(Data in this exercise):
****
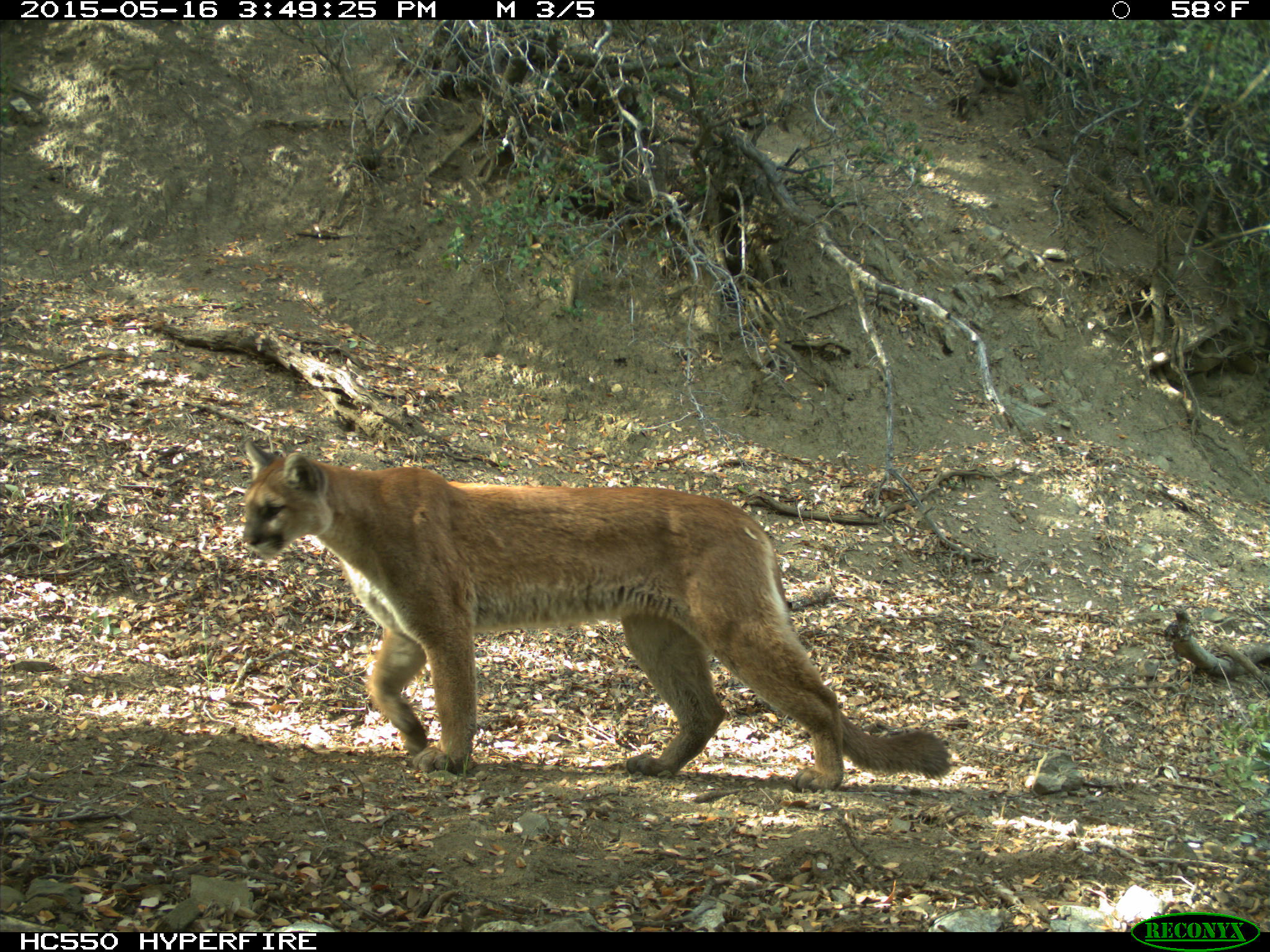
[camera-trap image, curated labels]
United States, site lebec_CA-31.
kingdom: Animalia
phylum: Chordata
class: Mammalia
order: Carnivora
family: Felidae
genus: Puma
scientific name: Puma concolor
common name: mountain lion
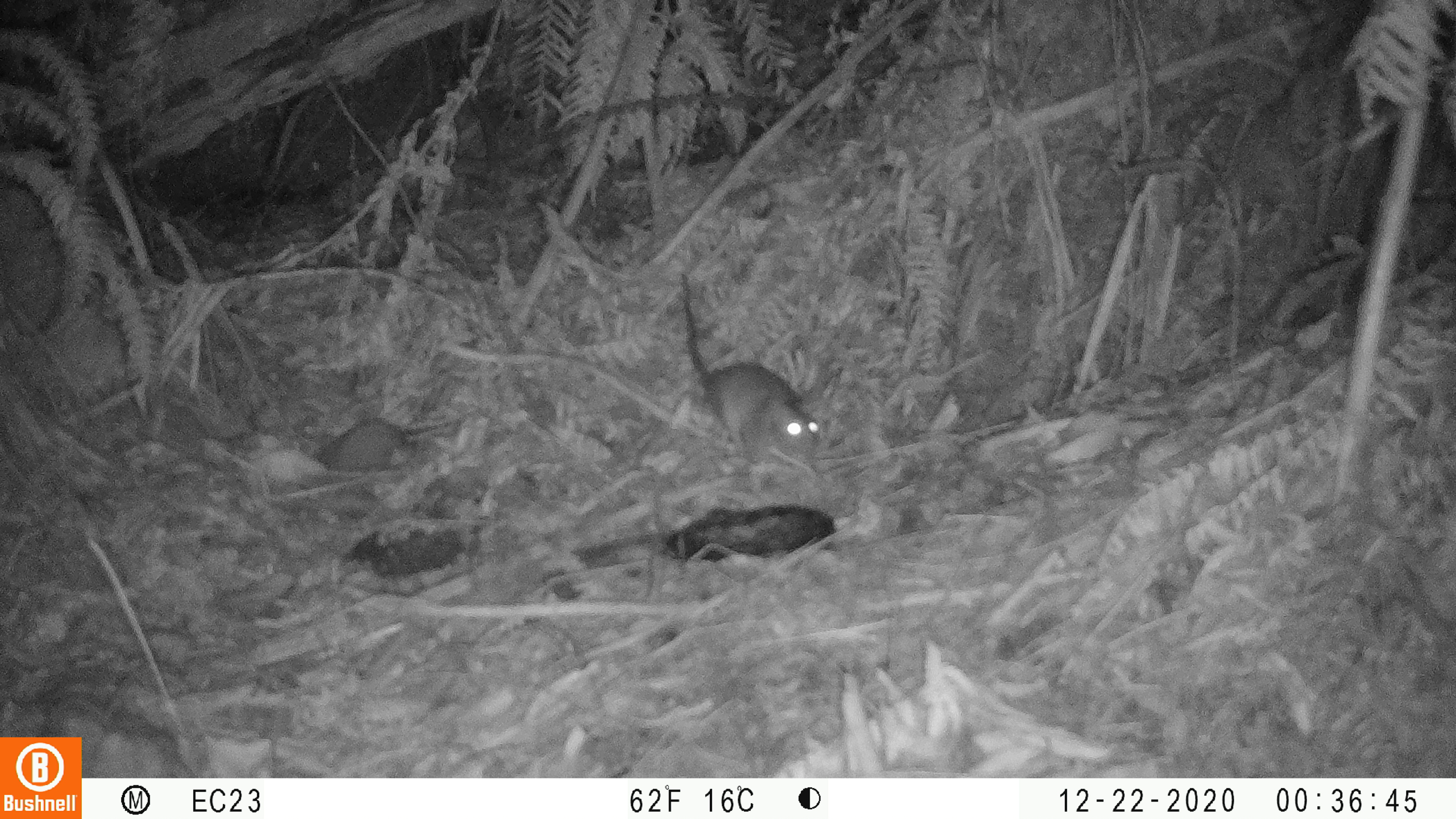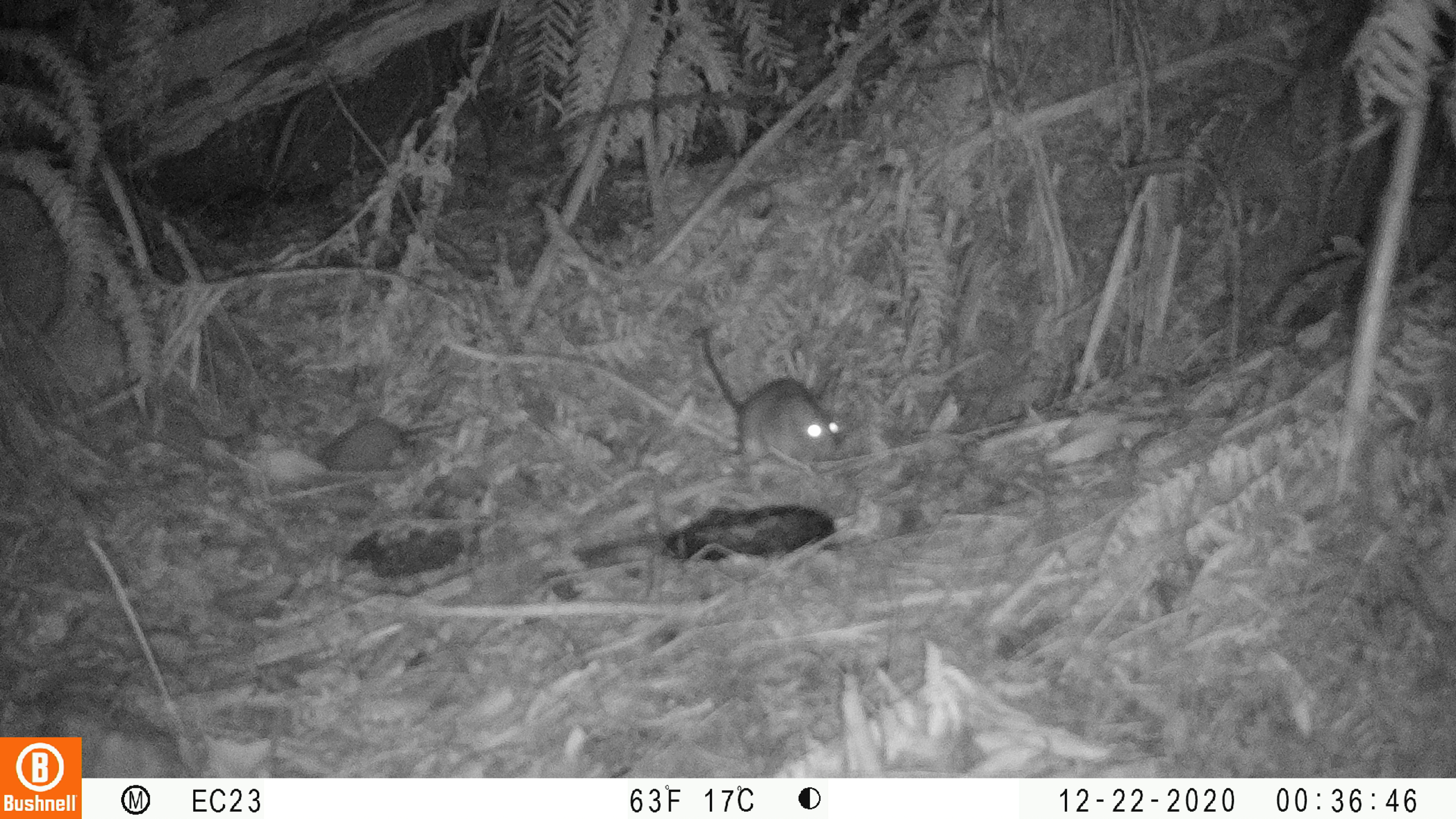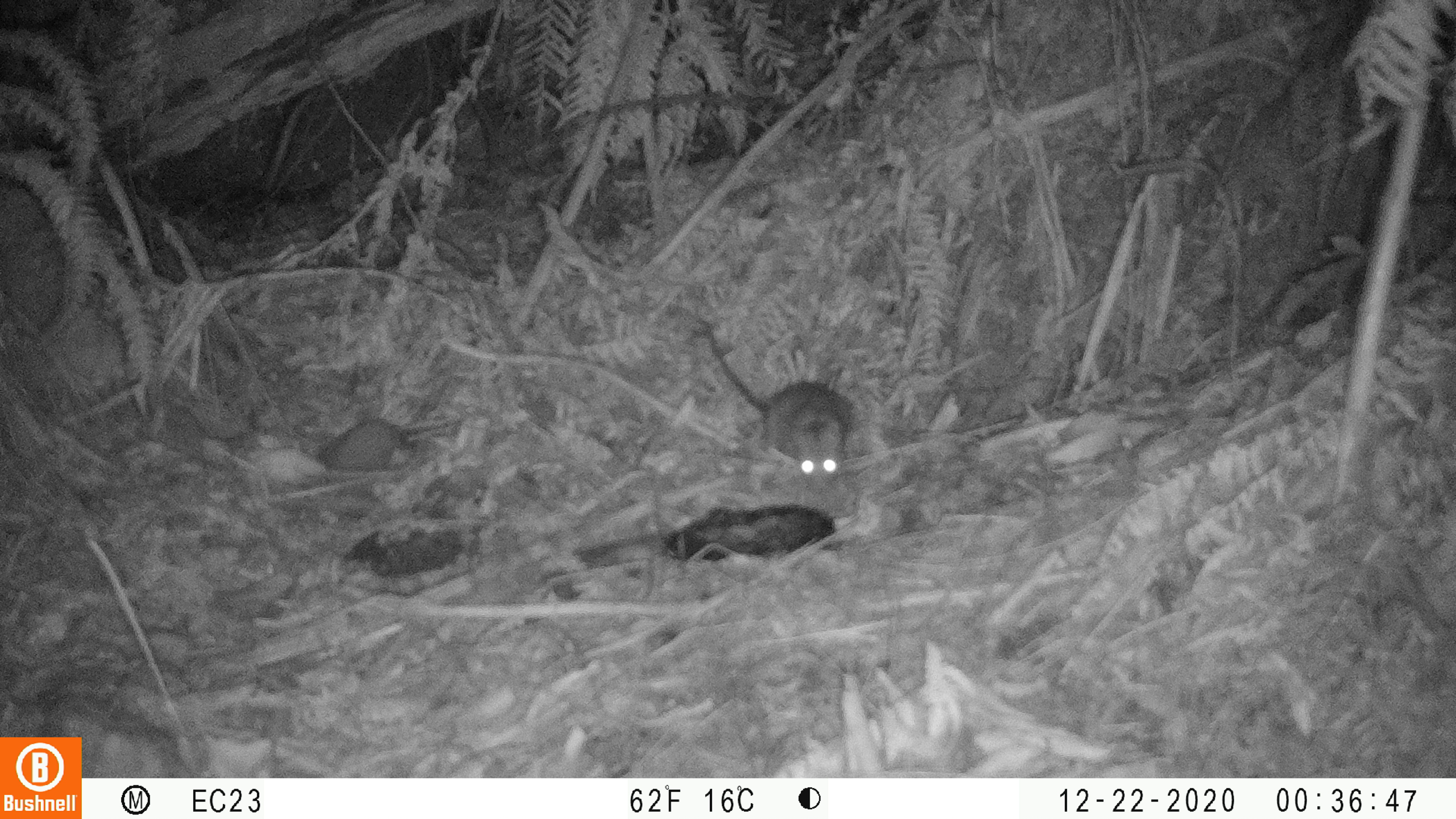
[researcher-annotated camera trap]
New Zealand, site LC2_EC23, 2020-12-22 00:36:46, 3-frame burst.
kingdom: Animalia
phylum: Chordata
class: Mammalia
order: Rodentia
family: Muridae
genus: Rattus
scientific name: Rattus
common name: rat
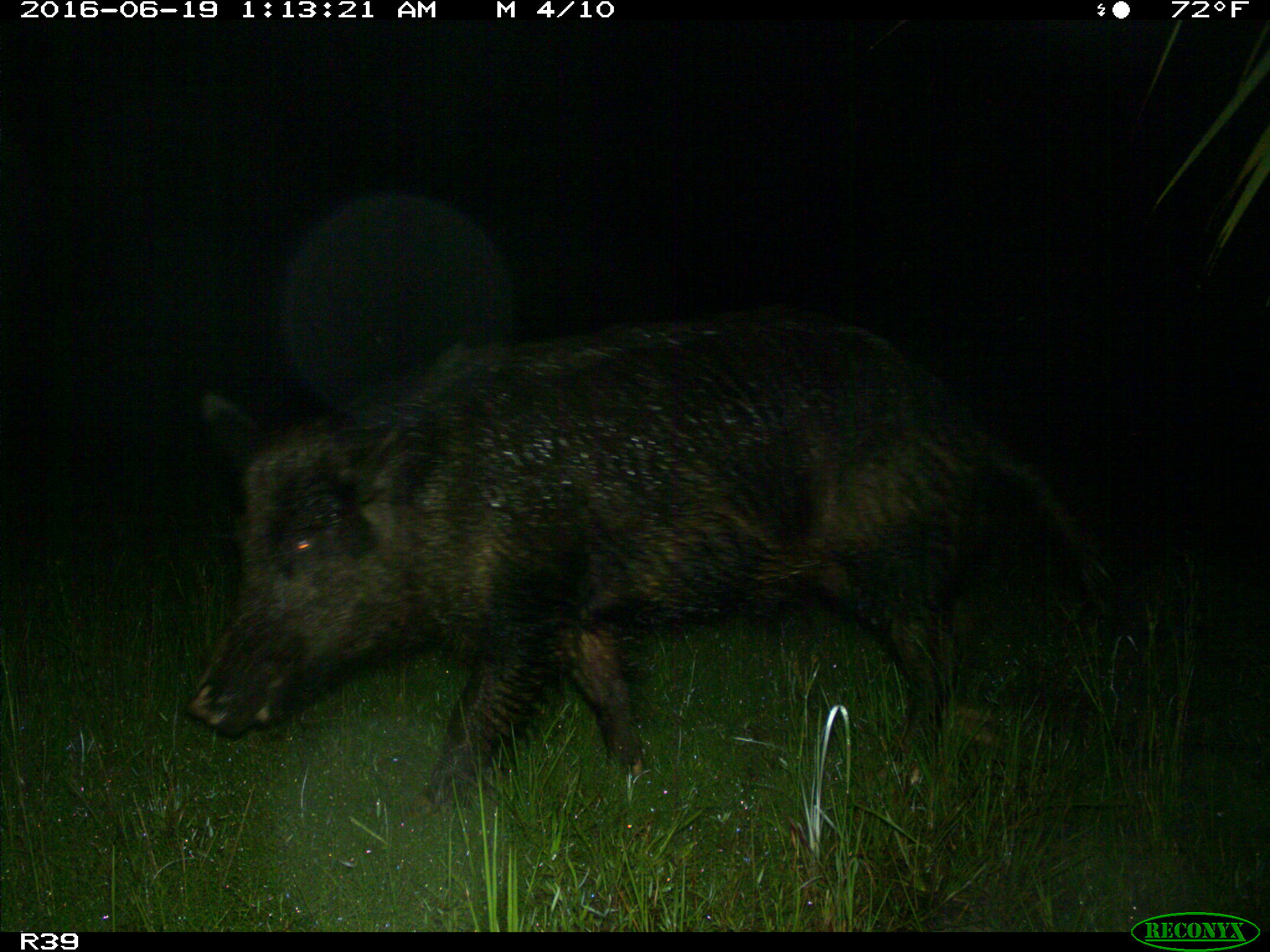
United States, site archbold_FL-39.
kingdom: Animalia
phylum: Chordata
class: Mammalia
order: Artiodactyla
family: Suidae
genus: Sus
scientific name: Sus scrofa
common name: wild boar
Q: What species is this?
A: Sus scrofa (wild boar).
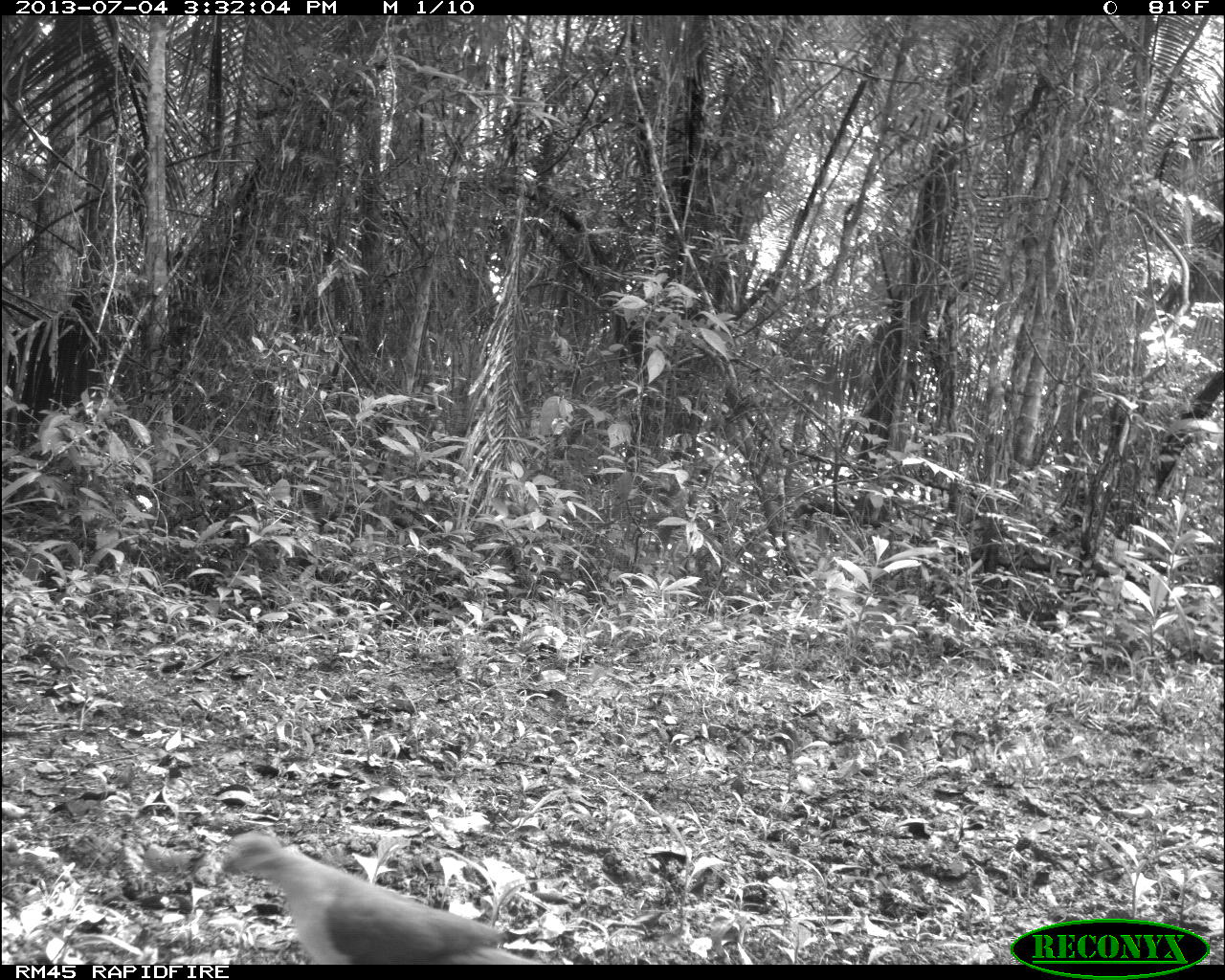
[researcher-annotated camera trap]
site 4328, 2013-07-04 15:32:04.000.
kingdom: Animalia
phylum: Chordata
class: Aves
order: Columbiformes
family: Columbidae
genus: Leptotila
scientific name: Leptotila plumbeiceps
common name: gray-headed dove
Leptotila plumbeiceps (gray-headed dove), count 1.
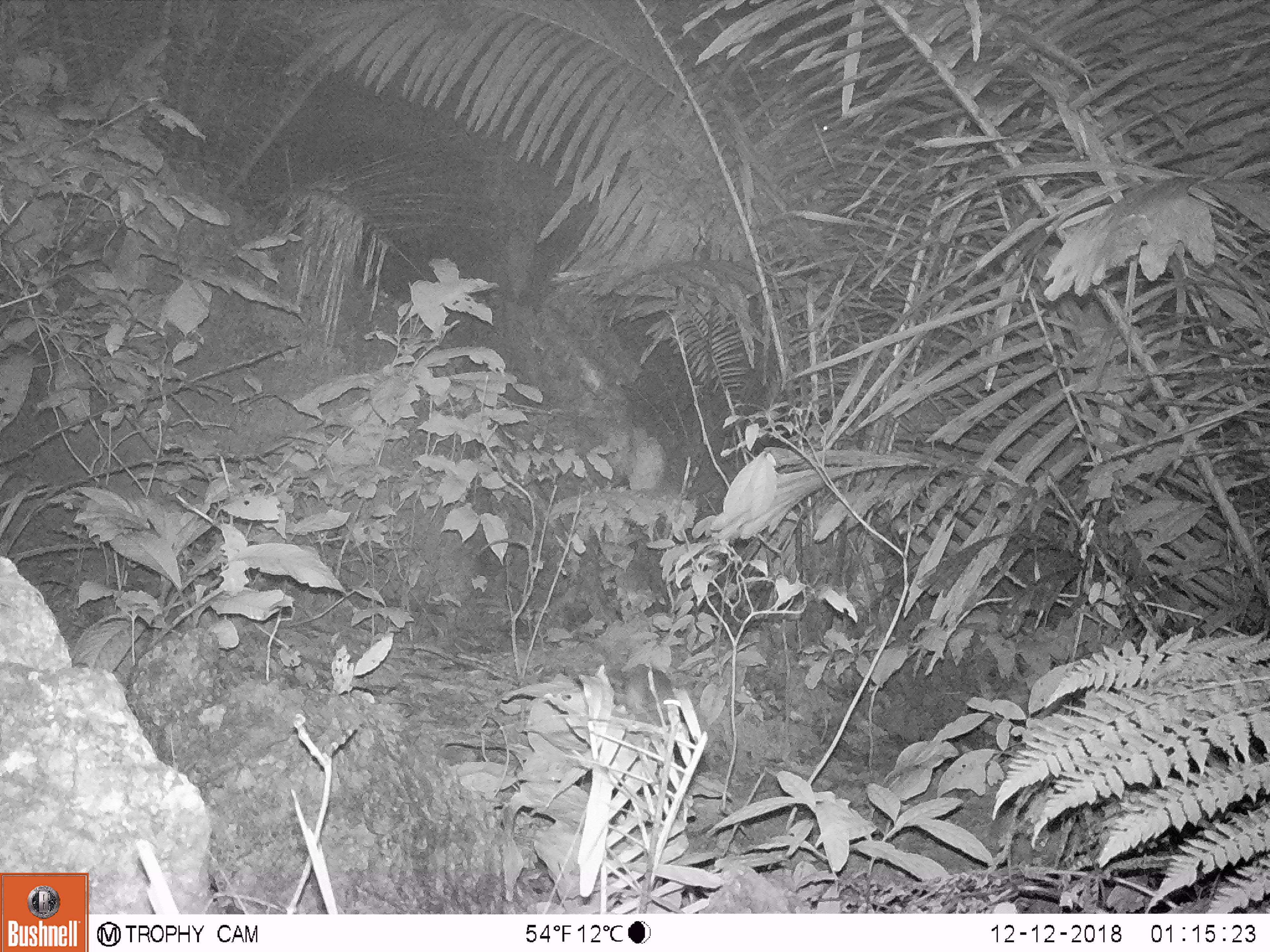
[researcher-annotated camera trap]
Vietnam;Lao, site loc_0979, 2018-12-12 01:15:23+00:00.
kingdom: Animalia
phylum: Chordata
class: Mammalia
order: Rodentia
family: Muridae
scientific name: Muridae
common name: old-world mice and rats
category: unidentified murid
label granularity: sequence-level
****
(Task item): Pictures are to be left out; set down everything else in the records exactly.

(Final answer):
[camera-trap image, curated labels]
United States, site lebec_CA-31.
kingdom: Animalia
phylum: Chordata
class: Mammalia
order: Carnivora
family: Felidae
genus: Puma
scientific name: Puma concolor
common name: mountain lion
[researcher-annotated camera trap]
New Zealand, site LC2_EC23, 2020-12-22 00:36:46, 3-frame burst.
kingdom: Animalia
phylum: Chordata
class: Mammalia
order: Rodentia
family: Muridae
genus: Rattus
scientific name: Rattus
common name: rat
United States, site archbold_FL-39.
kingdom: Animalia
phylum: Chordata
class: Mammalia
order: Artiodactyla
family: Suidae
genus: Sus
scientific name: Sus scrofa
common name: wild boar
Q: What species is this?
A: Sus scrofa (wild boar).
[researcher-annotated camera trap]
site 4328, 2013-07-04 15:32:04.000.
kingdom: Animalia
phylum: Chordata
class: Aves
order: Columbiformes
family: Columbidae
genus: Leptotila
scientific name: Leptotila plumbeiceps
common name: gray-headed dove
Leptotila plumbeiceps (gray-headed dove), count 1.
[researcher-annotated camera trap]
Vietnam;Lao, site loc_0979, 2018-12-12 01:15:23+00:00.
kingdom: Animalia
phylum: Chordata
class: Mammalia
order: Rodentia
family: Muridae
scientific name: Muridae
common name: old-world mice and rats
category: unidentified murid
label granularity: sequence-level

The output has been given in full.